関わりたくたくなるほど、うさんくさくて態度がでかい営業マン。
逆に暗くてまったく購買意欲が刺激されない営業マン。
土地が売れるかどうかは営業マンの手腕しだいです。
一度売り出してみればすぐにわかります。
ダメな営業マンだと本当に問い合わせがこないですから。
僕の土地は2人の営業マンを経て売れました。
その2人は違う不動産会社です。
1人目にお願いしたままだと、永遠と売れなかったでしょう。
できる営業マンと出会うための方法はすごく簡単です
ただ複数の不動産会社を比較すればいいだけ。
土地を売り始める前には必ず査定が必要です。
それを複数の不動産会社へ依頼するんですね。
査定額は不動産会社によって違います。
A社は3000万円で売れる。
B社は2000万円で売れる。
みたいに1000万円もの違いがでることもあります。
僕の場合で240万円が違ってました。
あなたはどっちで売りたいですか?
もちろん高く査定してくれたほうです。
複数の不動産会社へ査定すると営業マンの質も比べられます。
査定額が良くて、営業マンの印象も良い不動産会社を選んで売却を任せるということですね。
そんなに不動産会社に知り合いがいないという人も大丈夫。
いまは便利な世の中で、一度のお問い合わせで最大6社くらいの不動産会社に査定してもらえるというサービスがあります。

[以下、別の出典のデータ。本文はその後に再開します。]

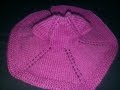 Part 1 Make Knitting Dress Of Bal Gopal Ladoo Gopal Bunai Poshak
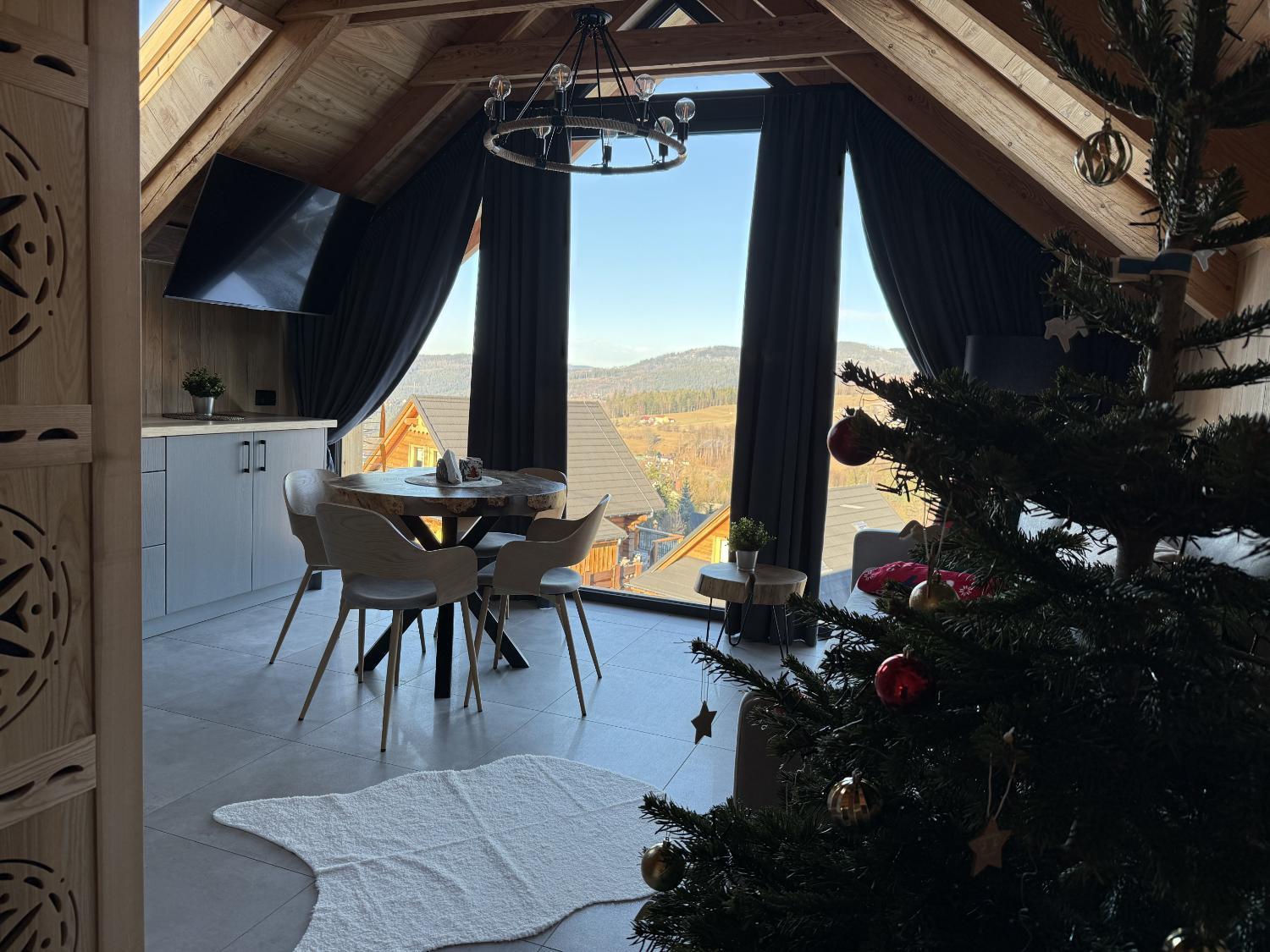 Swierkowe Chatki W Koniakowie Exteriér fotografie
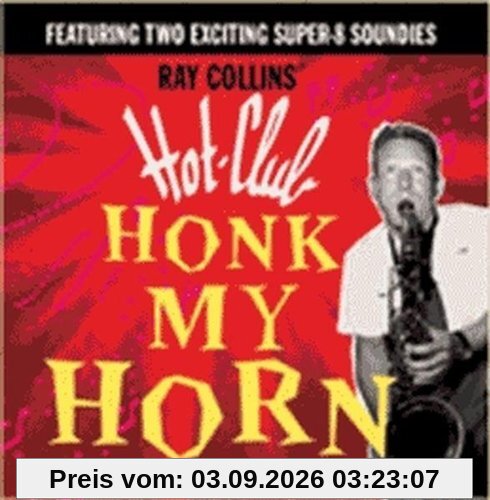 Honk My Horn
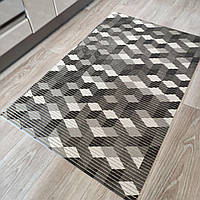 Універсальний килимок-Доріжка для Ванної, Кухні, Туалета та Корідора Аквамат 65 рулонний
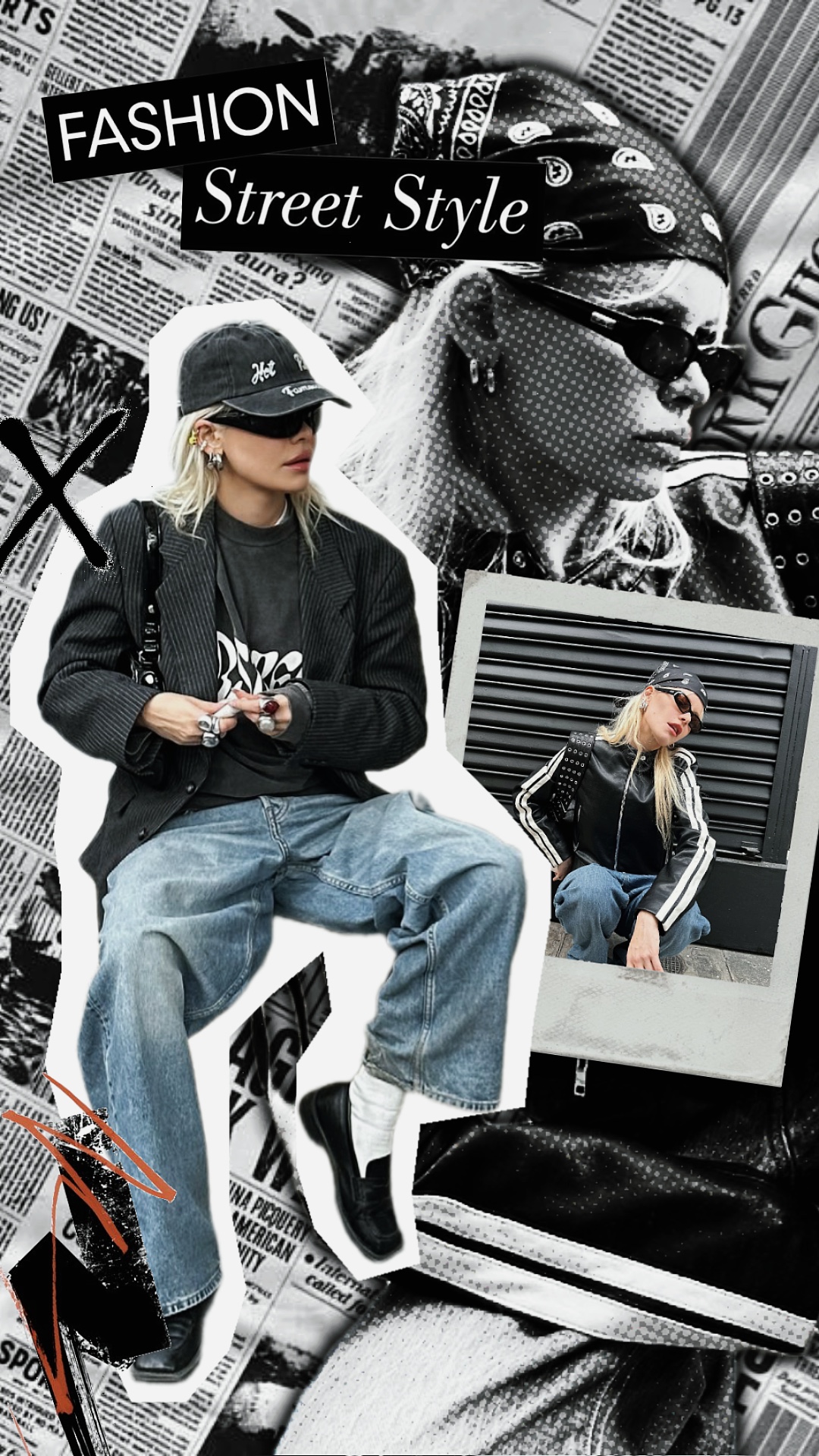 Street style 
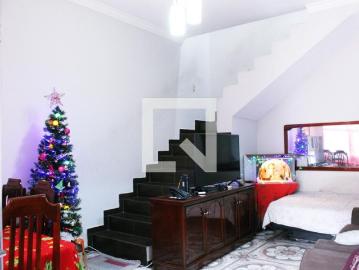 Casa, Vila Nova Curuca, 3 Quartos, 200 m2 São Paulo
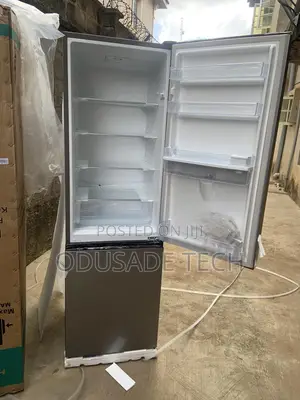 Chillsaver Hisense 35dcb-Rd 264L Refrigerator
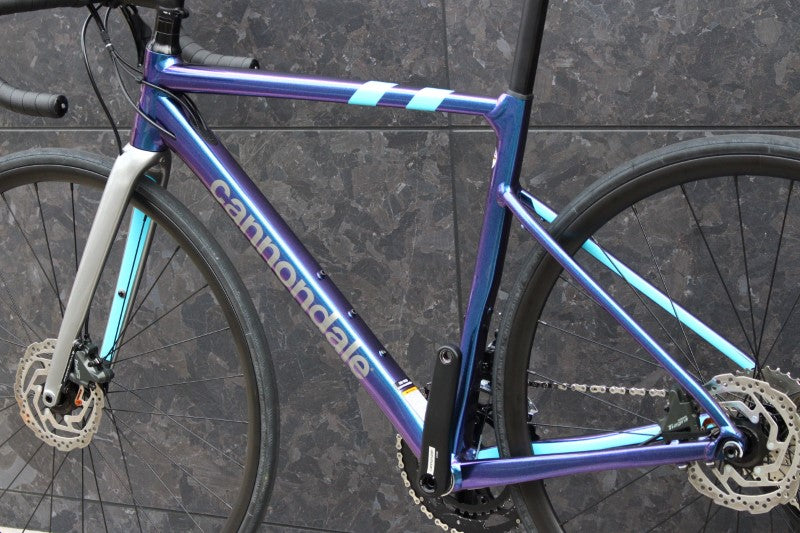 キャノンデール CANNONDALE CAAD13 DISC 2022年 51サイズ シマノ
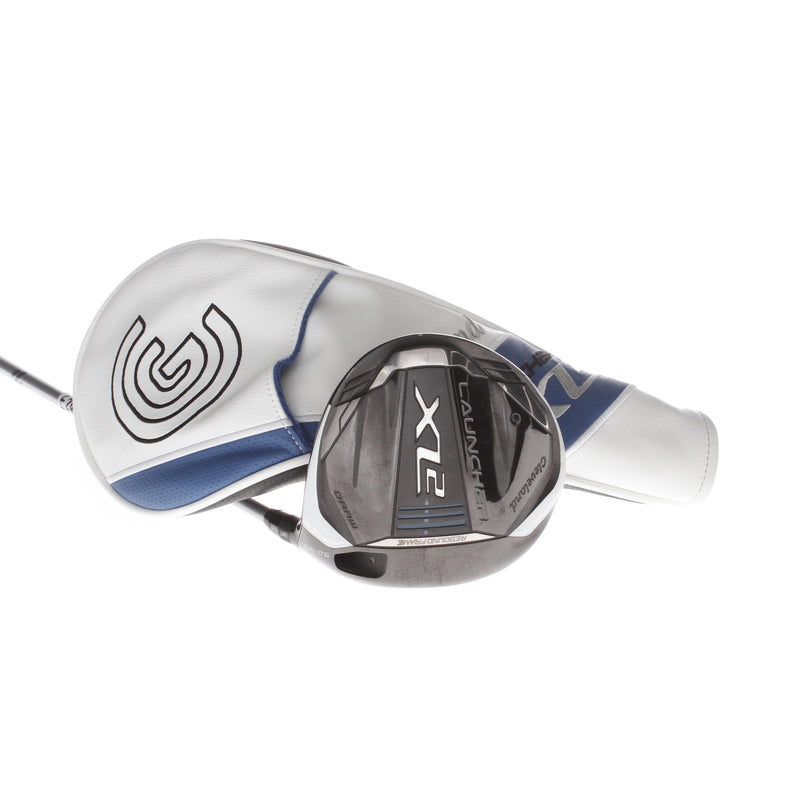 Cleveland Launcher XL2 Draw Graphite Mens Right Hand Driver 10.5* Regular - Aldila Ascent 40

不動産売却に慣れた人なら普通に利用しているサービスです。
こういうサービスを利用すれば賢く信頼のできる不動産会社と出会えるというわけです。
不動産を売るには、購入希望者の内覧へうまく対応することが当然必要です。
できれば立ち会いましょう。
そして、それ以前にもっと重要なのが不動産会社の選び方です。
立ち会うのはあなただけでなく、不動産会社の営業マンも同席します。
買い手の発掘が得意で、交渉の実績も豊富にある営業マンと出会いたいものですね。